=== PROVIDED MATERIAL ===
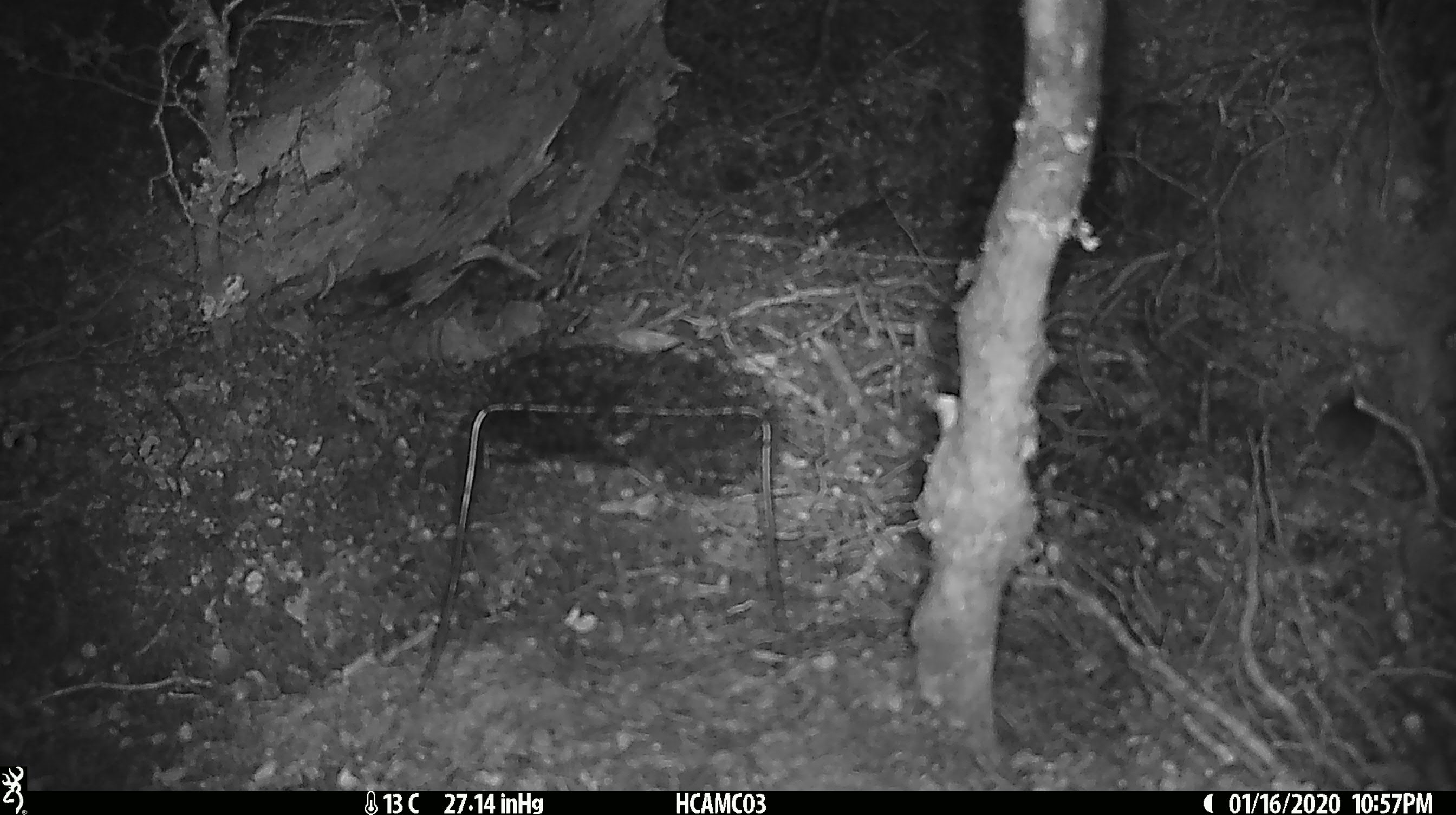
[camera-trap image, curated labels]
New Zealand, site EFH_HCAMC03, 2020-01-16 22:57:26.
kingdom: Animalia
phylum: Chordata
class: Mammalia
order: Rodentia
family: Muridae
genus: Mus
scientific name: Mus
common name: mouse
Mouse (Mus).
===
=== PROVIDED MATERIAL ===
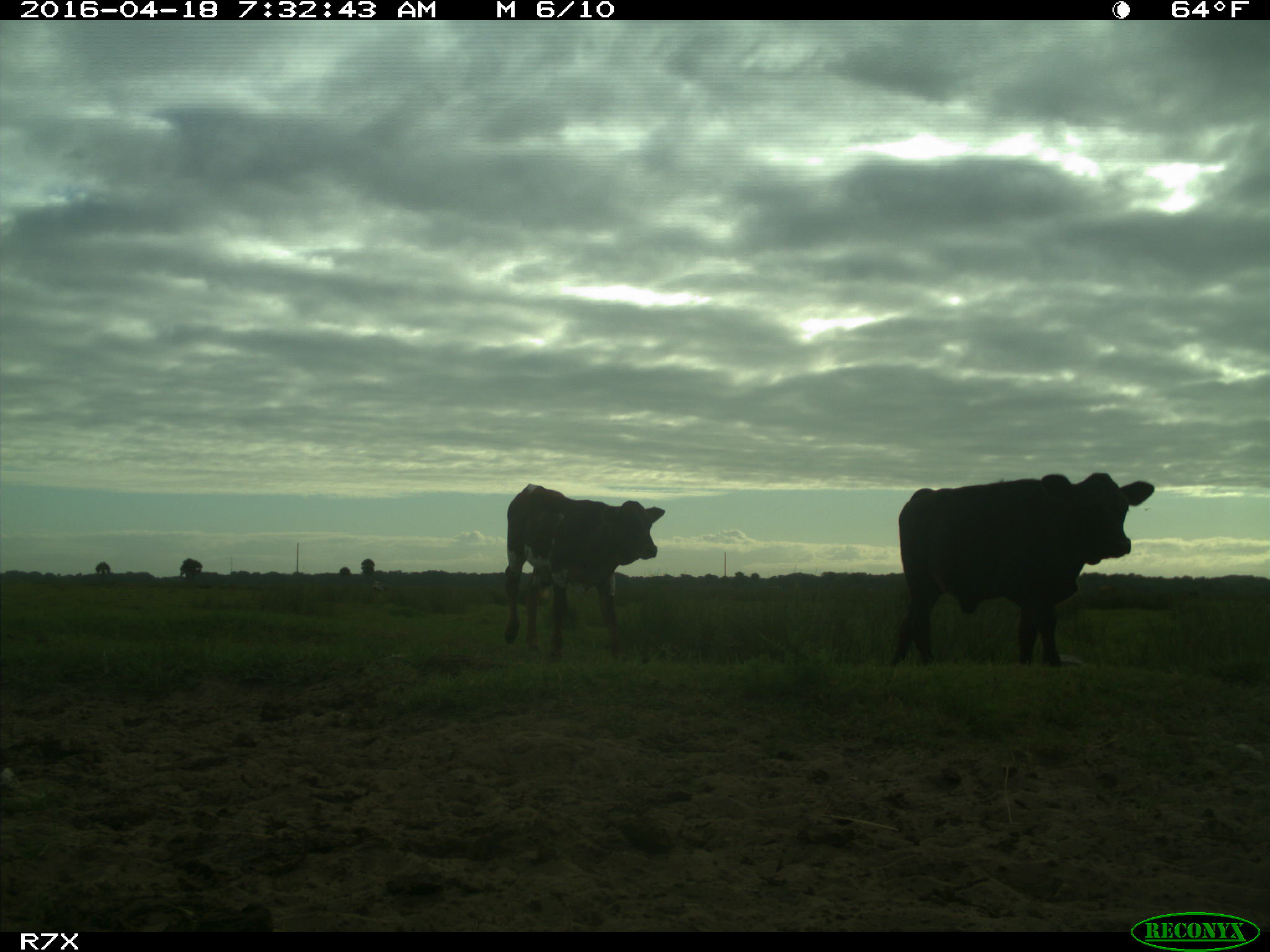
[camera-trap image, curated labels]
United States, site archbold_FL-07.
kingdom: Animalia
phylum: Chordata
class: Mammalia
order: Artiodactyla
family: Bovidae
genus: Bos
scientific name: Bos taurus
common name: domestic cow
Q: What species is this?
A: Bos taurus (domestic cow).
===
=== PROVIDED MATERIAL ===
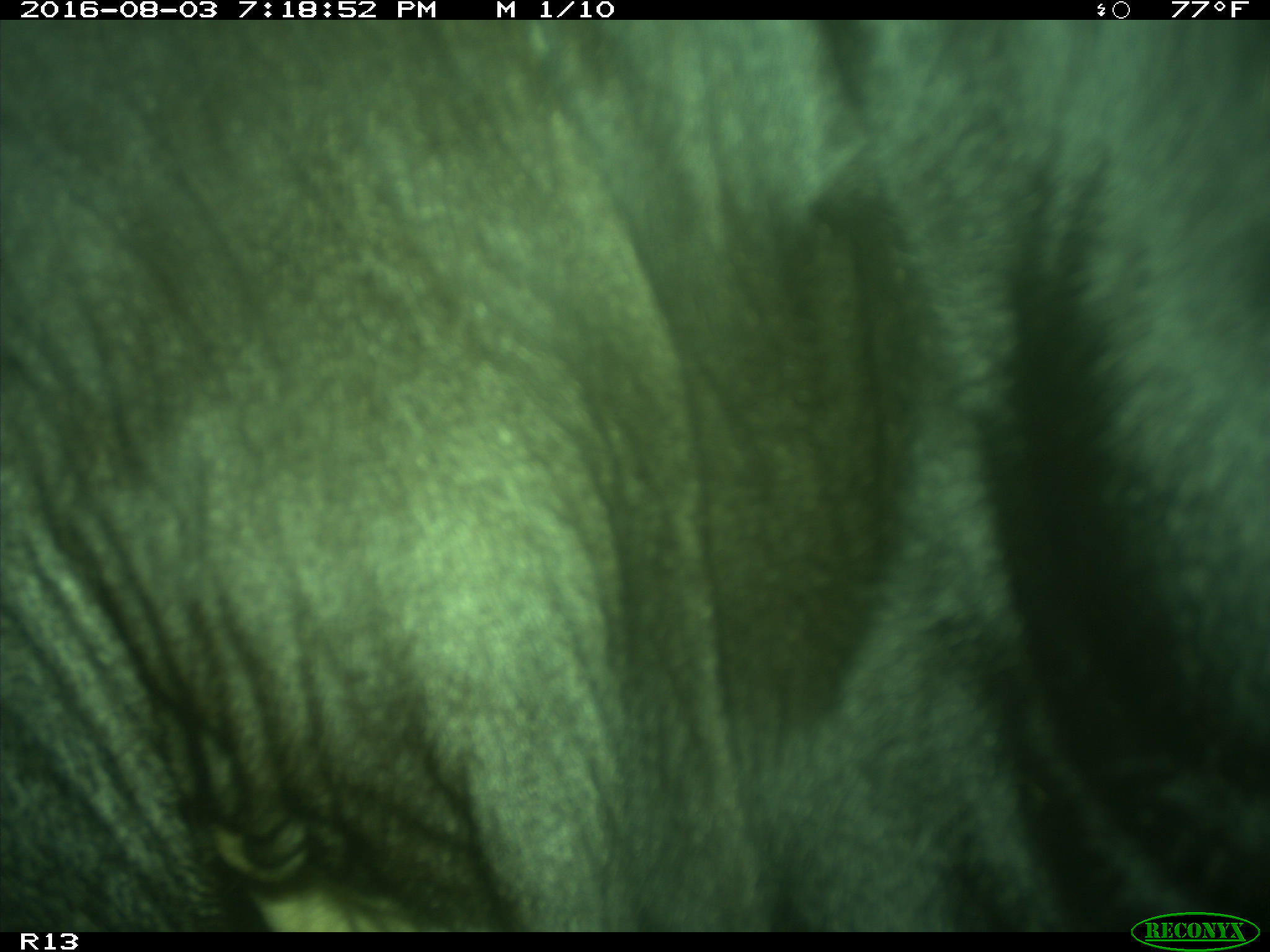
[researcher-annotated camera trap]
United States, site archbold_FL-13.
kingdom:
===
## WORK REQUIRED:
What is the number of lines in the listing above that contain the string "States"? Give only the number.

## ANSWER SECTION:
2